3.提升公共政策科学化水平的需要。从政策问题的最初确认到公共政策的制定、执行、评估和终结,构成了一套完整的公共政策循环过程。提升公共政策科学化不是特指公共政策的制定阶段,而是囊括了公共政策循环过程的每个阶段。任何一个阶段的疏忽和失误,都有可能降低公共政策的科学化水平,影响到公共政策的最终效果。一般情况下,政府吸收的民众意见越充分,就越容易制定出合理的公共政策,越容易获得民众对公共政策的认可和支持。毕竟公共政策的出发点是规避社会风险,保障社会秩序,整合社会资源,为民众提供更多更优质的公共产品和公共服务,实现社会效益的最大化。在此意义上,数量众多的网民的意见成为提升公共政策科学化水平的关键性要素,实现网络民意与公共政策之间的常态对接,有利于减少出错的机会,提升整个公共政策循环过程的科学化水平。
4.建构包容、理性、协商政治文化的需要。在推动社会进步的诸要素中,政治文化是一个易被忽视而事实上至关重要的变量,它不似体制和机构改革那样见效较快,但却关联着政治体系的各个层面。作为一个民族在特定时期流行的一套政治态度、信仰和感情[3](P26),政治文化既需要借助网络进行传播,又深受网络影响从而带有网络社会的某些特质。单论网络时代中国政治文化的缺陷,至少在彼此包容、理性思考、协商讨论等方面存在不足。要想弥补这些缺陷,除了政府和知识精英勇于担当引导责任之外,网民们也必须在反复实践中自觉培养公民主体意识和良好参与习惯。实现网络民意与公共政策之间的常态对接,有助于打通政府、知识精英、网民三者之间的交流渠道,通过公共政策具体案例的反复实践,共同建构彼此包容、理性思考、协商讨论的政治文化。

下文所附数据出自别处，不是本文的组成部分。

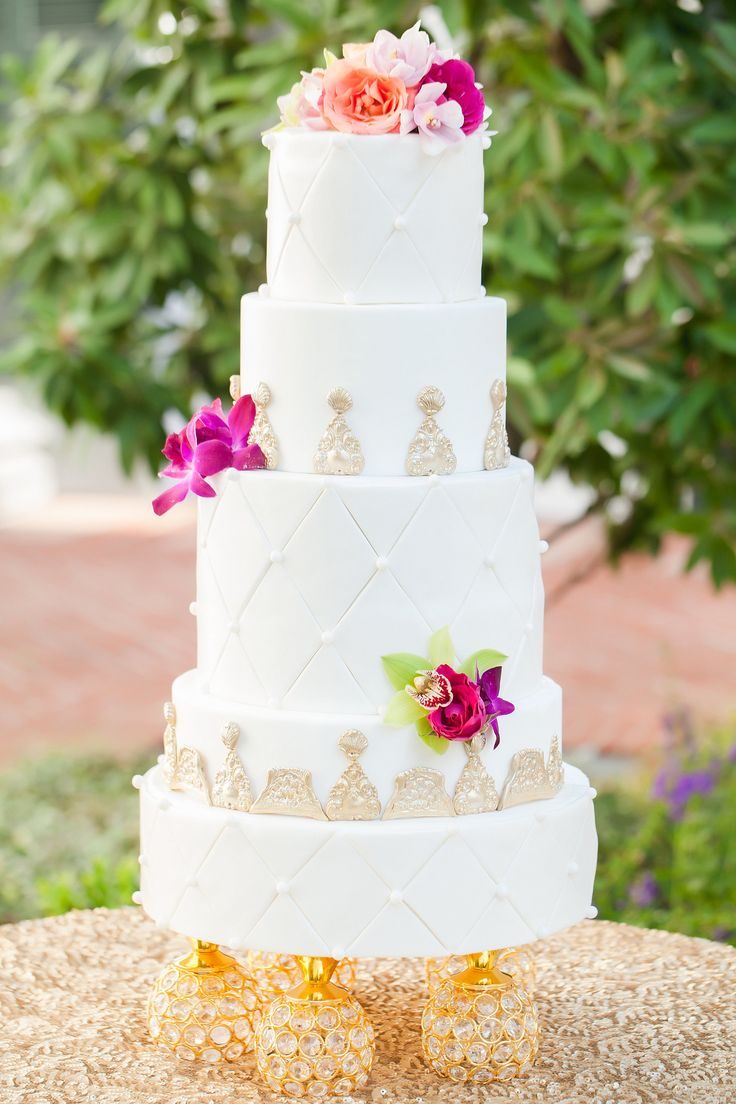 17 Best Ideas About Fondant Wedding Cakes On Pinterest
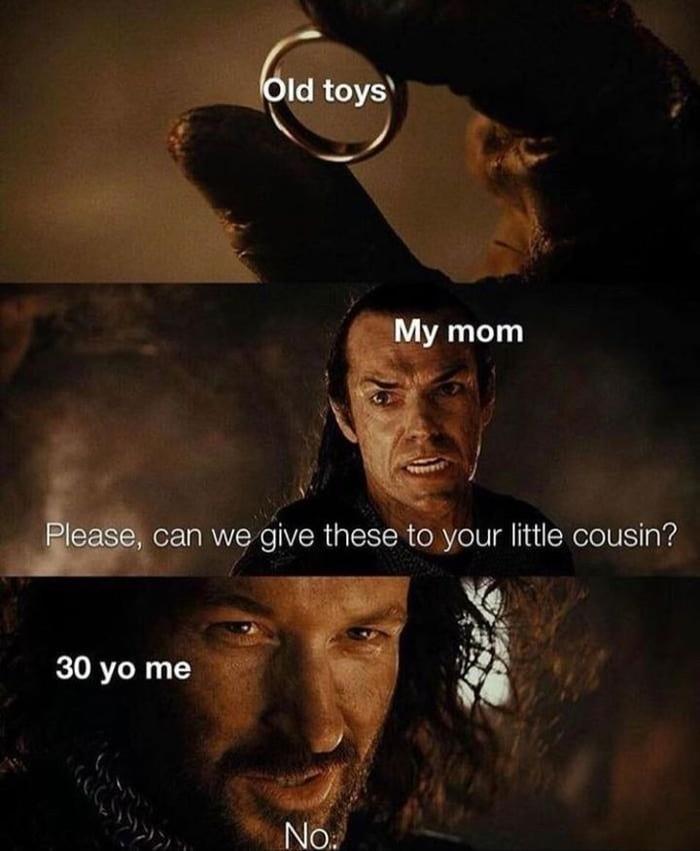 Когда родители говорят отдать твои старые игрушки маленькому кузену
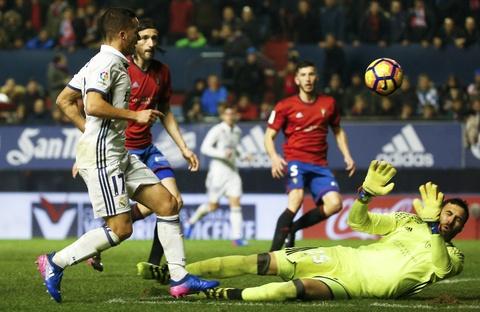 Ronaldo ghi ban giup Real duy tri loi the truoc Barca hinh anh 8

1.健全政府信息公开制度。常态对接需以兼具规模和质量的政府信息公开为切入点,努力做到政府与民众之间的信息对称。尽管《政府信息公开条例》已自2008年5月开始施行,但是目前的信息公开制度仍然面临着部门利益纠葛不清、统计部门独立性差、考评监督机制欠缺、问责的力度不强等问题,最终表现为信息收集的多,公开的少;向上汇报的多,向社会公布的少;抽象空泛的多,具体翔实的少。健全政府信息公开制度,必须理顺各级信息中心、统计部门、研究处室等之间的关系,加强监督和问责机制建设。凡涉及公共利益而又不违反保密规定的事项,均应通过政府公报、新闻发布会等形式,借助政府网站、政务微博、传统媒体等渠道,及时准确地向社会公开。凡民众、法人或其他组织按照法定程序申请获取政府信息的,不论机构设置及其财政预算,抑或干部简历及其考核成绩,均应采取适当方式予以答复。逐渐将《政府信息公开条例》落到实处,提高政府工作透明度,保障民众知情权。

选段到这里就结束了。